Community Reforesting Portugal

Since our last bout of fires this summer there has been a community response to the situation …

Floresta Portuguesa Sustentável – Sustainable Forests for Portugal
(Permaculturing Portugal Article)

Floresta Portuguesa Sustentável – Sustainable Forests for Portugal
(Facebook Group)

A document has been put together with regards to Fire Resistant Species that could be considered for Portugal:

List of Native and Fire Resistant Trees for Sustainable Forestry in Portugal
It’s very positive and inspiring for me to see all this activity happen and there are many expressions/implementations of the intention being shared. Here’s a nice one for example …

What is stopping us from just planting trees? Make a walk in the forest in the coming days. Everything is seeding at the moment. Take some seeds (not all) and start germinating them in your windowsill, veranda, greenhouse or garden. Perhaps in the North the seeds need to be stratified. When they catch on, you plant them when the rains start to fall. On an early Sunday morning carrying a shovel and a bag of trees, no-one will bother you with any questions. Every streetcorner, every open place, everywhere where you think a tree would be needed. Search on the Internet for Todmorden Edible Gardens (or the TED talk about it at www.ted.com) or Guerilla Gardening and you’ll see what I mean. No need for subsidies, just a bit of courage and civil disobedience. Collect some friends who do the same with you (borrow their garden, tools, time) and within a year you have done something substantial.

The best time to plant a tree is twenty years ago …
The next best time is to plant a tree today.

From which has sprang another group …

Plant Trees in Central Portugal

The video mentioned in the commentary above is what everyone needs to see and hear with all their heart. It’s full circle (a revolution)!  As Geoff Lawton says, ‘All the worlds problems can be solved in a garden’.

I imagine that when the energy in a community is directed in this way, the system that one used to live in would quite suddenly be seen as something more illusory and temporal.

On a personal level I’m getting involved in a friendly collaboration via the Facebook group. A group of us will collect acorns, chestnuts and other indigenous seeds. Then we will gather together on a set date and go over to a friend’s place who had fire sweep through the place and has turned it to mostly ash. It was mostly pine surrounding them, which is indicative of the landscape within which fires occur. The intention is to reseed their quinta with the more friendly trees, the original natives that will bring with them more moisture and soil building capabilities.

A really good article on the history of the forests in Portugal:

A Floresta e os Florestais na História de Portugal (Hit Google Translate for English, translation is OK).

Also has a good key map on the predominant Oak species in various areas of Portugal:

1. Quercus robur (English Oak or Pedunculate Oak)

2. Quercus pyrenaica (Pyrenean Oak)

3. Quercus canariensis (Algerian Oak)

4. Quercus faginea (Portuguese Oak, Lusitanica)

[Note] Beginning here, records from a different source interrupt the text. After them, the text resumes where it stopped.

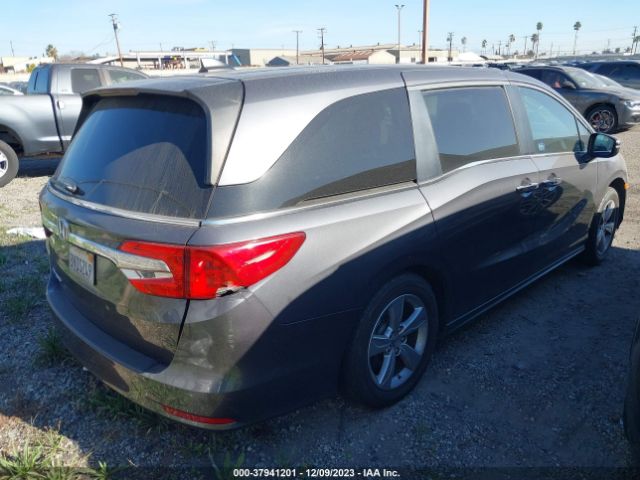 5FNRL6H70KB124289 Honda Odyssey Ex-l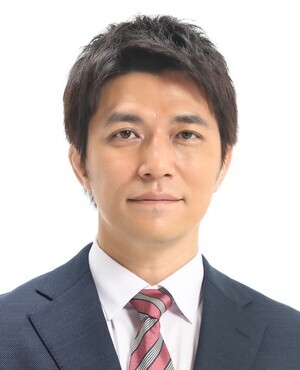 斉田気象予報士の写真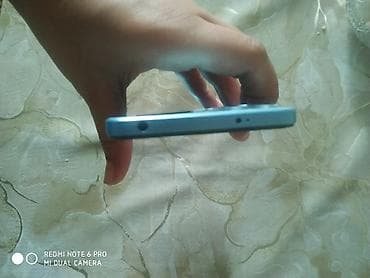 xiaomi pad mini: Redmi Note 12, 128 GB, rəng - Mavi, Sensor — 4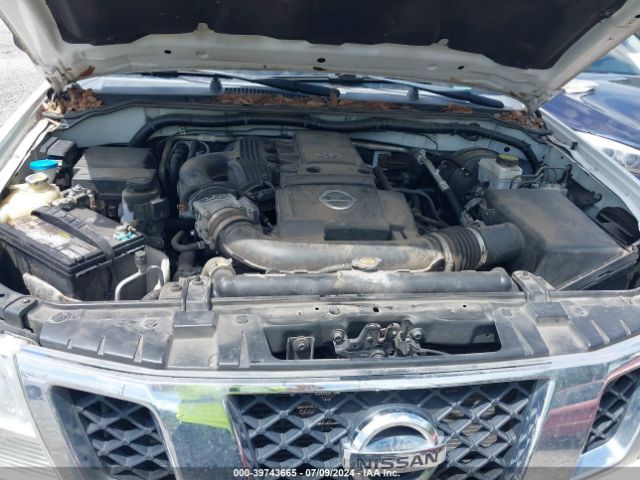 Photo 9 VIN: 1N6DD0ER8KN746194 - NISSAN FRONTIER 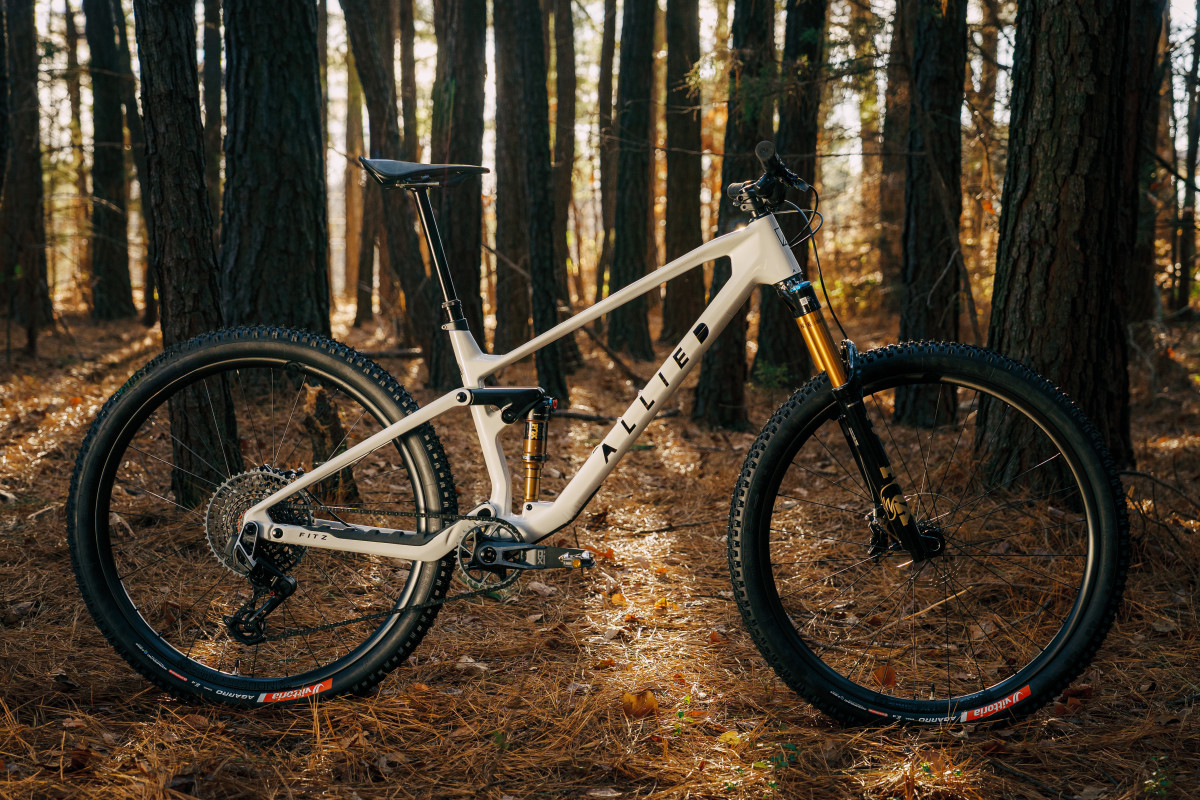 A Refreshingly Simple Trail Bike That Focuses on What Actually Matters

5. Quercus suber (Cork Oak)

6. Quercus rotundifolia (Encina in Spanish or Azinhera in Portuguese)

On my land I have lots of Quercus Robur and Quercus pyrenaica, and I’ve identified one Quercus canariensis in the bottom orchard but it looks very similar to the Quercus faginea so not sure which one it is. Quercus suber is also known as the Cork Oak. I wonder if this originated from Cork in Ireland?